Há alguns meses, sua equipe já detectou uma nova variante que tinha surgido na Espanha entre trabalhadores temporários e depois se expandiu rapidamente pela Europa. Naquele caso não ficou demonstrado que fosse mais contagiosa ou virulenta. Algo semelhante ocorreu na Dinamarca, levando o Governo local a abater todos os 17 milhões de visons criados do país, para evitar o risco de expansão de uma cepa que tinha saltado de pessoas para esses mamíferos, e depois novamente para pessoas. Por enquanto não ficou demonstrado que nenhuma das quatro mutações tornasse o vírus mais perigoso, e também se descartou que possam interferir no resultado das vacinas. Este é também o caso da cepa britânica, explica Candelas.

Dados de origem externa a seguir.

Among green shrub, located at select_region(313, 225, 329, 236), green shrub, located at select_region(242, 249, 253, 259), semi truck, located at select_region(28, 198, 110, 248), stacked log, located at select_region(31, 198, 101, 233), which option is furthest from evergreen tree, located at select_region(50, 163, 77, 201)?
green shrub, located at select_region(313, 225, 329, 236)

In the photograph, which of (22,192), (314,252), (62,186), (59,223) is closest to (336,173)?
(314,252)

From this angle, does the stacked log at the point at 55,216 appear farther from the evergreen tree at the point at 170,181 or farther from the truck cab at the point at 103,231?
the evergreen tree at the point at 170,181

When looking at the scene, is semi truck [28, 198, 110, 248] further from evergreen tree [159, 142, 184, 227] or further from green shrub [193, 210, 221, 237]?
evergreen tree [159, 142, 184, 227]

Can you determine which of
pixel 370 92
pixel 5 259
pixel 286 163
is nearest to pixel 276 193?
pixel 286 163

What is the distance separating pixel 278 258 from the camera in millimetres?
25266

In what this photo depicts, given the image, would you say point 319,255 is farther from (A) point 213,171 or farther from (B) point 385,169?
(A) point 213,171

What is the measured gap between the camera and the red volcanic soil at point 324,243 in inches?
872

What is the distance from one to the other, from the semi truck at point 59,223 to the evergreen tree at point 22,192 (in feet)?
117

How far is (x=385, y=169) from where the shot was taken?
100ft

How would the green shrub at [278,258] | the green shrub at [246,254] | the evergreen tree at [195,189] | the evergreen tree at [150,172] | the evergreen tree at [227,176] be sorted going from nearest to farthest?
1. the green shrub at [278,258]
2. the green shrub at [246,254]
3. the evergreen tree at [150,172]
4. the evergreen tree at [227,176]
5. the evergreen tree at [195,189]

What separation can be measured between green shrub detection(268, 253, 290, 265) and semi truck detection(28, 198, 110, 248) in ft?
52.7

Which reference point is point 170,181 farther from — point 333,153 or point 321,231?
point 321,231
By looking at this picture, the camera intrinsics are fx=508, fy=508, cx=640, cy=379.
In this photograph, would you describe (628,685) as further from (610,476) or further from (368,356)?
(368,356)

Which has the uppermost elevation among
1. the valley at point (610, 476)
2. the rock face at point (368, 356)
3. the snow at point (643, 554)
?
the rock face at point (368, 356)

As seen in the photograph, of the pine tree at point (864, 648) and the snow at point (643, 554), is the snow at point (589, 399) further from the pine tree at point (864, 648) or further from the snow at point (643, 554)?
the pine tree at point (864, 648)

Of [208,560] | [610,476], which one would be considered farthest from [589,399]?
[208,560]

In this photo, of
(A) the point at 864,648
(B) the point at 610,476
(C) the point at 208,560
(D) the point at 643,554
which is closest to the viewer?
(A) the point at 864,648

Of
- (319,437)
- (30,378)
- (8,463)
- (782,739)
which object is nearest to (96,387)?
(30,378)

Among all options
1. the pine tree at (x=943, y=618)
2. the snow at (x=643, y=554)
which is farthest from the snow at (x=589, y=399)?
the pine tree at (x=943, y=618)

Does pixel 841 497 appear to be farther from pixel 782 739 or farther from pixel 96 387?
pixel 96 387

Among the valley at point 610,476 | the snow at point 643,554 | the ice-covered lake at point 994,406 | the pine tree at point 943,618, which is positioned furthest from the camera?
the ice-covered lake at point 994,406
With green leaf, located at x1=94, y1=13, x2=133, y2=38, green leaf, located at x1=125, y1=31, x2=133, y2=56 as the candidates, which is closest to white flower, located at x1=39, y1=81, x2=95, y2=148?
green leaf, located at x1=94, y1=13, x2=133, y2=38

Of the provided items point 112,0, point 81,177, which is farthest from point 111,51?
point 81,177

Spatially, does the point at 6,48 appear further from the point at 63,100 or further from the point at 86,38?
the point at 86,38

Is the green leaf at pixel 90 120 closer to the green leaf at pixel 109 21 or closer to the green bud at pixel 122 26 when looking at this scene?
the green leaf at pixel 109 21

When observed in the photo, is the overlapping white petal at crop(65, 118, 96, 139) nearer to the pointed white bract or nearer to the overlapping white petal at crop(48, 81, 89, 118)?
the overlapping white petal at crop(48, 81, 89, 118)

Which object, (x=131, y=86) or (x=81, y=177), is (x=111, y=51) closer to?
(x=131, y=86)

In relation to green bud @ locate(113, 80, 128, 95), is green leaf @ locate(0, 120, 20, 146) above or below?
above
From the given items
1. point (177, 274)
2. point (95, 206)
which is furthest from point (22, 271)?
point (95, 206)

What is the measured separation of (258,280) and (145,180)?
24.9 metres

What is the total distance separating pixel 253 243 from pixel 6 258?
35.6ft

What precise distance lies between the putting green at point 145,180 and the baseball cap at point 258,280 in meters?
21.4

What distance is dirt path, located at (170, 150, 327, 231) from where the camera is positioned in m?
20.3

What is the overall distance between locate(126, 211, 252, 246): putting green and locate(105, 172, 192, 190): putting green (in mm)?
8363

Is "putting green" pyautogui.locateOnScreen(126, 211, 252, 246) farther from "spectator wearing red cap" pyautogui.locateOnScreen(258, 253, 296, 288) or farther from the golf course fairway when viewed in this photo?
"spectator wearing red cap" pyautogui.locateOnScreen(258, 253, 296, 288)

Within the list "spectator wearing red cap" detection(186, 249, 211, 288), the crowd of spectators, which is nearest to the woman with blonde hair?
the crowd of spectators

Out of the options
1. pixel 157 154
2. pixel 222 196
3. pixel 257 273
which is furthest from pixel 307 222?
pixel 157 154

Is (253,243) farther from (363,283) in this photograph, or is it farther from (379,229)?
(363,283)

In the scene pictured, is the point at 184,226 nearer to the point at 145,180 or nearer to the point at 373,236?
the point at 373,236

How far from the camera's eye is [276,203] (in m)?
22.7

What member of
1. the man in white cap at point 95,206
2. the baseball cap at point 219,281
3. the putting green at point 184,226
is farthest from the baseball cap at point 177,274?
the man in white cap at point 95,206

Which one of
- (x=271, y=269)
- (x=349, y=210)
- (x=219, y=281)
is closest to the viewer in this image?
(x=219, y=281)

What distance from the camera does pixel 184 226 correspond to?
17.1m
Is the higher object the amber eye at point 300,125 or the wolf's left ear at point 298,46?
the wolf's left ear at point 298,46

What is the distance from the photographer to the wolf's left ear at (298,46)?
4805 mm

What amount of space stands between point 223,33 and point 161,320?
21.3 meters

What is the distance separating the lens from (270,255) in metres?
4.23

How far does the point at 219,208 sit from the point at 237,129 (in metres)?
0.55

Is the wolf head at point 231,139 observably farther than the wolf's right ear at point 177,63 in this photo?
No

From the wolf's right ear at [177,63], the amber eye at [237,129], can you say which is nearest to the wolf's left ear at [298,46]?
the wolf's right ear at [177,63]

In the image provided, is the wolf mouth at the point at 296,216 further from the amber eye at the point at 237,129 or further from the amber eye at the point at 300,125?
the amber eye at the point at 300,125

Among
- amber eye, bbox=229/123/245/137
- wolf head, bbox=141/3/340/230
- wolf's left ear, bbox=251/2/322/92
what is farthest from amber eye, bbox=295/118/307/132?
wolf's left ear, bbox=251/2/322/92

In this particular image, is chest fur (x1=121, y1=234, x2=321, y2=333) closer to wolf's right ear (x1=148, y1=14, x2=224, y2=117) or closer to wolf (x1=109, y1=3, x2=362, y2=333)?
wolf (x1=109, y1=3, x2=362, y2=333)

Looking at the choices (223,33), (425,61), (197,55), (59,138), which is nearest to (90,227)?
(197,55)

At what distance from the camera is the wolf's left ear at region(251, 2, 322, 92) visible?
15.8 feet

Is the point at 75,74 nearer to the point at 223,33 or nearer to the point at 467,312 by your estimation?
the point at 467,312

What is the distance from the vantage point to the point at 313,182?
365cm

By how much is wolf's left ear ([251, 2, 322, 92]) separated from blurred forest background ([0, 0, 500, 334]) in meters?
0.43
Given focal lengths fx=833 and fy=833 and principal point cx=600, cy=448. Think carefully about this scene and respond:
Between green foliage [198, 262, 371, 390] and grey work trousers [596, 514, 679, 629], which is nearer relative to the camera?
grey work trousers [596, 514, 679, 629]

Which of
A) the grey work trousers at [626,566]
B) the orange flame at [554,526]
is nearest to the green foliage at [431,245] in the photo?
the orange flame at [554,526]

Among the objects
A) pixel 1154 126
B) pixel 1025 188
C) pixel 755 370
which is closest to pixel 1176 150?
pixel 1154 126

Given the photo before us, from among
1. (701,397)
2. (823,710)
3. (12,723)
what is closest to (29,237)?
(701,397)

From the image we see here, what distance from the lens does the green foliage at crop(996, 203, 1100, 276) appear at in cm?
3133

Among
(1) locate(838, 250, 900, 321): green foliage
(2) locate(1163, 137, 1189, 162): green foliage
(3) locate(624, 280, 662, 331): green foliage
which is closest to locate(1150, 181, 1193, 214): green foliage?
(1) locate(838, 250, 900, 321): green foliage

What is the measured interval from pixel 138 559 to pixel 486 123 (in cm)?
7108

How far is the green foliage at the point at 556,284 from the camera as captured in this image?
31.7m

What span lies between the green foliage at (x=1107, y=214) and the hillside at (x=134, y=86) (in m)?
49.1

“Não devemos nos preocupar de que estas mutações afetem a eficácia das vacinas, elas funcionarão do mesmo jeito”, aponta González Candelas. O geneticista opina que “por enquanto não deve haver motivo de preocupação perante a nova variante do Reino Unido, mas sim vigilância”. E acrescenta: “Minha previsão é que esta nova versão será detectada na Espanha assim que analisarmos os genomas do final de novembro e começo de dezembro, mas a frequência será muito mais baixa”. O consórcio, que analisa cerca de mil genomas por mês, espera ter novos dados nesta semana.
“Embora esta variante tenha se espalhado mais rapidamente, ainda não chegou a ser a dominante no Reino Unido”, destaca Iñaki Comas, biólogo do Instituto de Biomedicina de Valência, ligado ao CSIC (agência espanhola de pesquisa científica). “Esta nova versão estava no lugar certo e na hora exata, e está se tornando mais frequente em competição com outras anteriores. É muito difícil evitar que se expanda para o resto do mundo, mas na maioria dos casos observados estas novas variantes não representam um problema”, observa.
“Parece que o vírus deu um salto evolutivo importante e será preciso tomar cuidado e estudá-lo bem”, opina Isabel Sola, codiretora de outra vacina experimental contra a covid-19 no Centro Nacional de Biotecnologia, em Madri. A quantidade de mutações acumulada “escapa a tudo o que foi observado anteriormente”, ressalta.
Como pôde um vírus que mudava uma ou duas vezes por mês acumular 17 mudanças de repente? O caso de um paciente que morreu de coronavírus no Reino Unido poderia ajudar a explicar. Tratava-se de uma pessoa cujo sistema imunológico estava debilitado e que sofreu uma infecção muito mais longa que o normal, de 100 dias. O paciente recebeu plasma de pessoas que tinham passado pela infecção e que contém anticorpos capazes de neutralizar o vírus. O tratamento não deu certo. Em um estudo ainda preliminar publicado há alguns dias, a equipe do pesquisador da Universidade de Cambridge detectou que essa variante do vírus desenvolveu duas das mutações preocupantes em sua proteína S. A equipe cogita que a origem desta nova versão possa estar nesses pacientes “crônicos”, com sistemas imunológicos pouco eficientes e que permitem ao vírus ter mais tempo para acumular mutações que possam lhe assegurar vantagens na hora de infectar organismos e driblar sistemas imunológicos.